Most AI coding agents run in the terminal and are distributed as NodeJS applications. We’ll use the terminal to install nodejs and the agent itself. You can use the default web-based terminal that is included with every workspace to run the shell commands below. (If you prefer to use VS Code’s built-in terminal, then you will need to enable VS Code when you create the workspace.)

# use pixi to install nodejs and npm (package manager)
pixi global install nodejs

Now we need to update the shell’s $PATH to include the “global” directory where the NodeJS package manager (npm) will install the agent:

# update our current $PATH variable
echo "export PATH=\$PATH:\$(npm prefix -g)/bin" >> ~/.bashrc

# re-run ~/.bashrc to activate our new $PATH settings
source ~/.bashrc

Create a project directory

You shouldn’t run the agent from the home directory (~). To start a new project, make a new directory and set it is as the working directory.

# start a new project
mkdir my-project

# or `git clone` an existing one
# git clone git@github.com:my-account/my-project.git
 
# set the project as the working directory
cd my-project

We’re ready to install and run the agent!

Installing the agent

To install the Gemini CLI:

# install gemini as a global command
npm install -g @google/gemini-cli

# run gemini (inside the project directory)
gemini

Example Prompt

Here is an example prompt to generate a map based on COVID-19 fatality data using R.

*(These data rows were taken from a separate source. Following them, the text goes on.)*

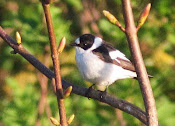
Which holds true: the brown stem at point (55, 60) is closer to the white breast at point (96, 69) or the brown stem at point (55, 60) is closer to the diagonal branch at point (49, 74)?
the diagonal branch at point (49, 74)

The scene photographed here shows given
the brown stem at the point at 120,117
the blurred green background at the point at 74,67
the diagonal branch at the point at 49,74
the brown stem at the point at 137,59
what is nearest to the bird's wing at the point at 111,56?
the blurred green background at the point at 74,67

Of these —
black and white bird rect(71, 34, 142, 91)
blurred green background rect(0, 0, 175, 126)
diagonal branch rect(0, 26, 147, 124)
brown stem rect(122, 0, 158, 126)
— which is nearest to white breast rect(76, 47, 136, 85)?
black and white bird rect(71, 34, 142, 91)

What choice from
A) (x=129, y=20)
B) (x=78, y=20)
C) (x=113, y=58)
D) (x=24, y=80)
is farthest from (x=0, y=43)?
(x=129, y=20)

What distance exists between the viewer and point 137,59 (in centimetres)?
135

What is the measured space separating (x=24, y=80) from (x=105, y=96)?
10.2 feet

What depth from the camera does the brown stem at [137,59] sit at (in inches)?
51.4

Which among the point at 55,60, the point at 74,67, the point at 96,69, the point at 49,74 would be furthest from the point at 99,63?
the point at 55,60

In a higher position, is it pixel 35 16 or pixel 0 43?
pixel 0 43

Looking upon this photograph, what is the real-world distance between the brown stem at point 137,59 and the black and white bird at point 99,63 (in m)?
1.73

Calculate the Local Moran's I statistic for covid-19 fatality rates 
in US counties (contiguous 48 states only), then make a map of counties 
in the continental US showing outliers. A csv with covid fatality rates 
is available at this URL: 

https://dreamlab-public.s3.us-west-2.amazonaws.com/ocfl/model-tasks/v1/content/data/USCounties_cases.csv

Make an R script called 'map.R' to generate the map. The map should be 
saved to 'map.png'. Use "tidy" R conventions. You are running in a headless 
environment, without a graphical display.